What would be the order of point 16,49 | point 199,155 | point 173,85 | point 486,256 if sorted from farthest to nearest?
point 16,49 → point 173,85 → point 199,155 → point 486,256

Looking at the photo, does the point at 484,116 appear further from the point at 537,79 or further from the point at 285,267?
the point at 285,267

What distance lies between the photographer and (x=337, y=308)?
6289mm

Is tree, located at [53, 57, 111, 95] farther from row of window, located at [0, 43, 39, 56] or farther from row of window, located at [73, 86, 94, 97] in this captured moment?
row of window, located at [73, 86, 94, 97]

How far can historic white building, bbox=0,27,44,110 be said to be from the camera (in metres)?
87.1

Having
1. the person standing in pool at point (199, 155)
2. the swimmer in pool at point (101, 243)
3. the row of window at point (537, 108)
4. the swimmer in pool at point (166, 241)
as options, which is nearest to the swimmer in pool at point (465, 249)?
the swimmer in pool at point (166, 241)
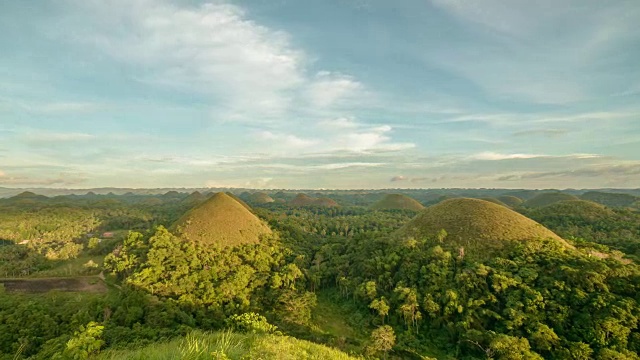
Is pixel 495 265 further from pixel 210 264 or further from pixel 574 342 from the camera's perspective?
pixel 210 264

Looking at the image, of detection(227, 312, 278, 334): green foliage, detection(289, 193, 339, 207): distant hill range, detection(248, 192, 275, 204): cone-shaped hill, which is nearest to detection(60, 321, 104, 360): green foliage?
detection(227, 312, 278, 334): green foliage

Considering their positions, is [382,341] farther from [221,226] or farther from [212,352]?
[221,226]

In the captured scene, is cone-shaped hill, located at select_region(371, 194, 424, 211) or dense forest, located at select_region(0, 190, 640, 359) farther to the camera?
cone-shaped hill, located at select_region(371, 194, 424, 211)

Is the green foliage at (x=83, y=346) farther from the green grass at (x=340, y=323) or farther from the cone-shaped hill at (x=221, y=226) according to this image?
the cone-shaped hill at (x=221, y=226)

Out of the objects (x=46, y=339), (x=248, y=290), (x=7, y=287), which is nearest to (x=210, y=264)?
(x=248, y=290)

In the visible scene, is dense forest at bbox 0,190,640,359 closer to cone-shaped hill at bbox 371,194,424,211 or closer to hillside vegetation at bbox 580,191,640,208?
cone-shaped hill at bbox 371,194,424,211

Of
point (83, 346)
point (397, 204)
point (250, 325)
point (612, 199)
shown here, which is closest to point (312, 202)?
point (397, 204)
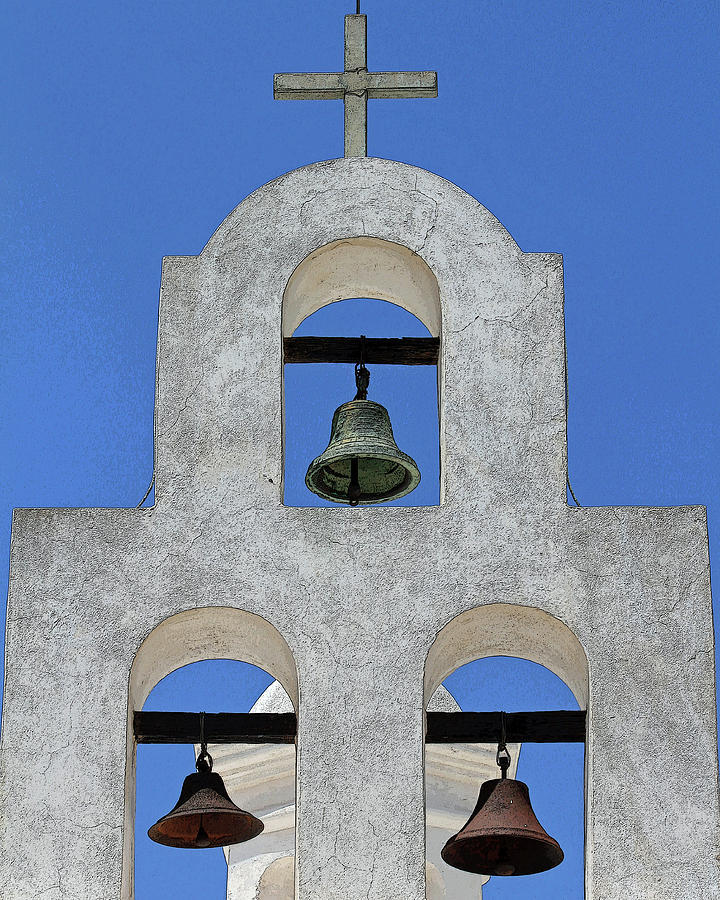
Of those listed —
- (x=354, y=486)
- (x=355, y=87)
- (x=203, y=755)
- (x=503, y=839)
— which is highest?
(x=355, y=87)

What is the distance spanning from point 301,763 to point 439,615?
949mm

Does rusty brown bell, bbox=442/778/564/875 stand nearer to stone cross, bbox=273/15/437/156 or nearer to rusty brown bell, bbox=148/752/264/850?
rusty brown bell, bbox=148/752/264/850

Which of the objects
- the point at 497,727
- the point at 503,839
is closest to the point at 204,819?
the point at 503,839

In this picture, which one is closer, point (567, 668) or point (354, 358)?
point (567, 668)

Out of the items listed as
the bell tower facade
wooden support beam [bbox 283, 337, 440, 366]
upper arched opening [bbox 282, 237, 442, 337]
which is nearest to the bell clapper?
the bell tower facade

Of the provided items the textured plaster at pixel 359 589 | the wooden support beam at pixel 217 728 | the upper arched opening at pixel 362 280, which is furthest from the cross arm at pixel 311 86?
the wooden support beam at pixel 217 728

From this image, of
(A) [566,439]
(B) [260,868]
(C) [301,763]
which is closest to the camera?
(C) [301,763]

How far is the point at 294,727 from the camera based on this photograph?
945cm

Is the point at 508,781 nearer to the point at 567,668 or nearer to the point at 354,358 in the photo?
the point at 567,668

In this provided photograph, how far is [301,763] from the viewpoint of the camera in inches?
361

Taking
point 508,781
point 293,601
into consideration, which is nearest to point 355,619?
point 293,601

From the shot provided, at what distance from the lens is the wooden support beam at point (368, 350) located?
10414 mm

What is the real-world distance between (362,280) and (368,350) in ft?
1.26

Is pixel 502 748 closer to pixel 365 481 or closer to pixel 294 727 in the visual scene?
pixel 294 727
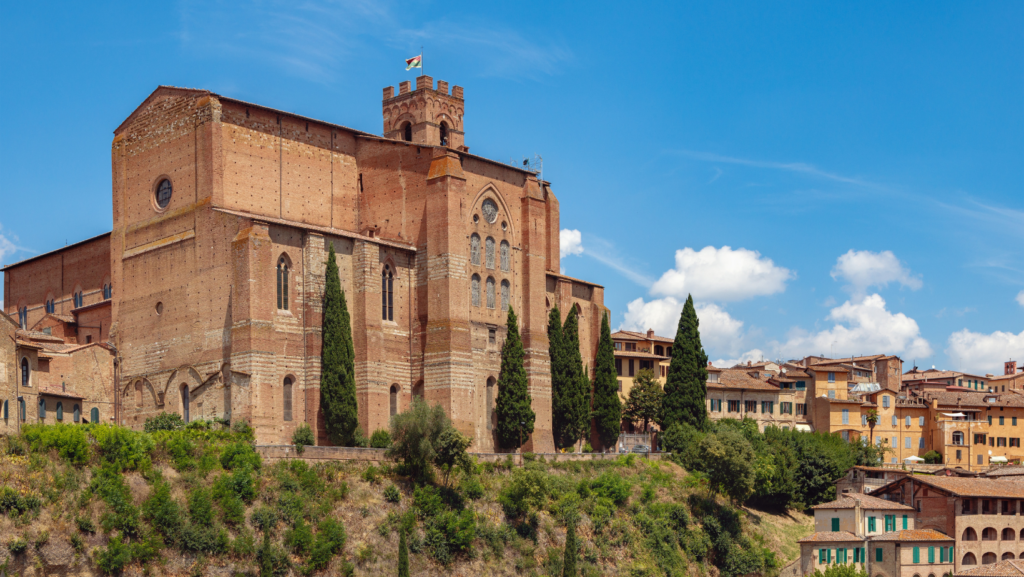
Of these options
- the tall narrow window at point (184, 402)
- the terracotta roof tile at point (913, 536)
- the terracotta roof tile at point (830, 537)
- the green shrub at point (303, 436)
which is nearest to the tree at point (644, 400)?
the terracotta roof tile at point (830, 537)

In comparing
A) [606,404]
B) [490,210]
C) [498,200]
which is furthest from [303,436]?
[606,404]

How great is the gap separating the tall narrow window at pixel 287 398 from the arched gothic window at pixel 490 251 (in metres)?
13.6

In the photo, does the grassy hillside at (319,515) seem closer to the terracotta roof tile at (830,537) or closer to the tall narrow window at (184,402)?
the terracotta roof tile at (830,537)

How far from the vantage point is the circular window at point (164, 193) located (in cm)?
6369

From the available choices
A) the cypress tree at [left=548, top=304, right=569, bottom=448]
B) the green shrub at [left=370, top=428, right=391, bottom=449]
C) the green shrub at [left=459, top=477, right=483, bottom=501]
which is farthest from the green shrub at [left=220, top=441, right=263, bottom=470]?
the cypress tree at [left=548, top=304, right=569, bottom=448]

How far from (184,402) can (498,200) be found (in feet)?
65.7

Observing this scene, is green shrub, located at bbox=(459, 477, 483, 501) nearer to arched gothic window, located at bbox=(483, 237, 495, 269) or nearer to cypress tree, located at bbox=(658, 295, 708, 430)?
arched gothic window, located at bbox=(483, 237, 495, 269)

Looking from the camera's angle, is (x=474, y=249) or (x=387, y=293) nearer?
(x=387, y=293)

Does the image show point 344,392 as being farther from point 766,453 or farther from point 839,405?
point 839,405

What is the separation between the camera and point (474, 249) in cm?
6794

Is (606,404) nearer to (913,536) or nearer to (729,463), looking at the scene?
(729,463)

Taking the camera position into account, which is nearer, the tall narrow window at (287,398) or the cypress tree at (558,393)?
the tall narrow window at (287,398)

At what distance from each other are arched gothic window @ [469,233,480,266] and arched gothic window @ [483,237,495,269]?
0.58 m

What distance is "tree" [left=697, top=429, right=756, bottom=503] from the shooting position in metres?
65.2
--*--
# Instruction
Leave out the pictures and copy the rest of the material above exactly.

# The completed task
What would be the order of point 16,49 | point 199,155 | point 173,85 | point 486,256 if sorted from farthest to nearest?
point 16,49 → point 173,85 → point 199,155 → point 486,256

Looking at the photo, does the point at 484,116 appear further from the point at 537,79 or further from the point at 285,267?
the point at 285,267

What distance lies between the photographer and (x=337, y=308)?
6289mm

Is tree, located at [53, 57, 111, 95] farther from row of window, located at [0, 43, 39, 56] or farther from row of window, located at [73, 86, 94, 97] in this captured moment?
row of window, located at [73, 86, 94, 97]

How far can historic white building, bbox=0,27,44,110 be said to be from the camera (in metres)?
87.1

Having
1. the person standing in pool at point (199, 155)
2. the swimmer in pool at point (101, 243)
3. the row of window at point (537, 108)
4. the swimmer in pool at point (166, 241)
as options, which is nearest to the swimmer in pool at point (465, 249)?
the swimmer in pool at point (166, 241)
Is pixel 495 265 further from pixel 210 264 or further from pixel 574 342 from the camera's perspective?
pixel 210 264

Looking at the image, of detection(227, 312, 278, 334): green foliage, detection(289, 193, 339, 207): distant hill range, detection(248, 192, 275, 204): cone-shaped hill, which is nearest to detection(60, 321, 104, 360): green foliage?
detection(227, 312, 278, 334): green foliage

Considering their positions, is [382,341] farther from [221,226] or farther from [212,352]?
[221,226]

In the captured scene, is cone-shaped hill, located at select_region(371, 194, 424, 211) or dense forest, located at select_region(0, 190, 640, 359) farther to the camera?
cone-shaped hill, located at select_region(371, 194, 424, 211)

Is the green foliage at (x=83, y=346) farther from the green grass at (x=340, y=323) or farther from the cone-shaped hill at (x=221, y=226) according to this image?
the cone-shaped hill at (x=221, y=226)

Out of the objects (x=46, y=339), (x=248, y=290), (x=7, y=287), which is nearest to (x=210, y=264)?
(x=248, y=290)

In the visible scene, is dense forest at bbox 0,190,640,359 closer to cone-shaped hill at bbox 371,194,424,211 or closer to hillside vegetation at bbox 580,191,640,208?
cone-shaped hill at bbox 371,194,424,211

Of
point (83, 346)
point (397, 204)
point (250, 325)
point (612, 199)
shown here, which is closest to point (312, 202)?
point (397, 204)
Of those listed —
- (x=354, y=486)
- (x=355, y=87)
- (x=203, y=755)
- (x=503, y=839)
— which is highest?
(x=355, y=87)

What is the distance spanning from point 301,763 to point 439,615?
949mm

Does rusty brown bell, bbox=442/778/564/875 stand nearer to stone cross, bbox=273/15/437/156 or nearer to rusty brown bell, bbox=148/752/264/850?
rusty brown bell, bbox=148/752/264/850

Which of the objects
- the point at 497,727
- the point at 503,839
is closest to the point at 204,819?
the point at 503,839

In this picture, which one is closer, point (567, 668) or point (354, 358)?
point (567, 668)

Out of the items listed as
the bell tower facade
wooden support beam [bbox 283, 337, 440, 366]
upper arched opening [bbox 282, 237, 442, 337]
which is nearest to the bell clapper?
the bell tower facade

Of the provided items the textured plaster at pixel 359 589 | the wooden support beam at pixel 217 728 | the upper arched opening at pixel 362 280, which is furthest from the cross arm at pixel 311 86?
the wooden support beam at pixel 217 728

From this image, of
(A) [566,439]
(B) [260,868]
(C) [301,763]
which is closest to the camera?
(C) [301,763]

How far is the point at 294,727 from the camera based on this photograph?
945cm

Is the point at 508,781 nearer to the point at 567,668 or nearer to the point at 354,358 in the photo?
the point at 567,668

In this provided photograph, how far is [301,763] from the viewpoint of the camera in inches?
361

Taking
point 508,781
point 293,601
into consideration, which is nearest to point 355,619?
point 293,601

From the shot provided, at what distance from the lens is the wooden support beam at point (368, 350) located?
10414 mm

What is the real-world distance between (362,280) and (368,350) in ft?
1.26

Is pixel 502 748 closer to pixel 365 481 or closer to pixel 294 727 in the visual scene?
pixel 294 727
Of these options
- the tall narrow window at point (184, 402)
- the terracotta roof tile at point (913, 536)
- the terracotta roof tile at point (830, 537)
- the green shrub at point (303, 436)
which is nearest to the tree at point (644, 400)?
the terracotta roof tile at point (830, 537)

In comparing
A) [606,404]
B) [490,210]
C) [498,200]
which is furthest from [303,436]?
[606,404]

How great is the gap separating the tall narrow window at pixel 287 398 from the arched gothic window at pixel 490 251 (in metres)?
13.6

In the photo, does the grassy hillside at (319,515) seem closer to the terracotta roof tile at (830,537) or closer to the tall narrow window at (184,402)?
the terracotta roof tile at (830,537)

How far from the vantage point is the circular window at point (164, 193) located (in cm)?
6369

From the available choices
A) the cypress tree at [left=548, top=304, right=569, bottom=448]
B) the green shrub at [left=370, top=428, right=391, bottom=449]
C) the green shrub at [left=459, top=477, right=483, bottom=501]
which is farthest from the green shrub at [left=220, top=441, right=263, bottom=470]?
the cypress tree at [left=548, top=304, right=569, bottom=448]

How far from (184,402) can (498,200) be found (in feet)?
65.7

Observing this scene, is green shrub, located at bbox=(459, 477, 483, 501) nearer to arched gothic window, located at bbox=(483, 237, 495, 269) or nearer to cypress tree, located at bbox=(658, 295, 708, 430)?
arched gothic window, located at bbox=(483, 237, 495, 269)

Looking from the camera's angle, is (x=474, y=249) or (x=387, y=293) nearer?
(x=387, y=293)

Does the image show point 344,392 as being farther from point 766,453 or farther from point 839,405?
point 839,405

What is the separation between the camera and point (474, 249) in cm?
6794

Is (606,404) nearer to (913,536) or nearer to (729,463), looking at the scene?
(729,463)

Taking the camera position into account, which is nearer, the tall narrow window at (287,398) or the cypress tree at (558,393)?
the tall narrow window at (287,398)

At what distance from each other are arched gothic window @ [469,233,480,266] and arched gothic window @ [483,237,495,269]?
0.58 m

What distance is "tree" [left=697, top=429, right=756, bottom=503] from the shooting position in metres?
65.2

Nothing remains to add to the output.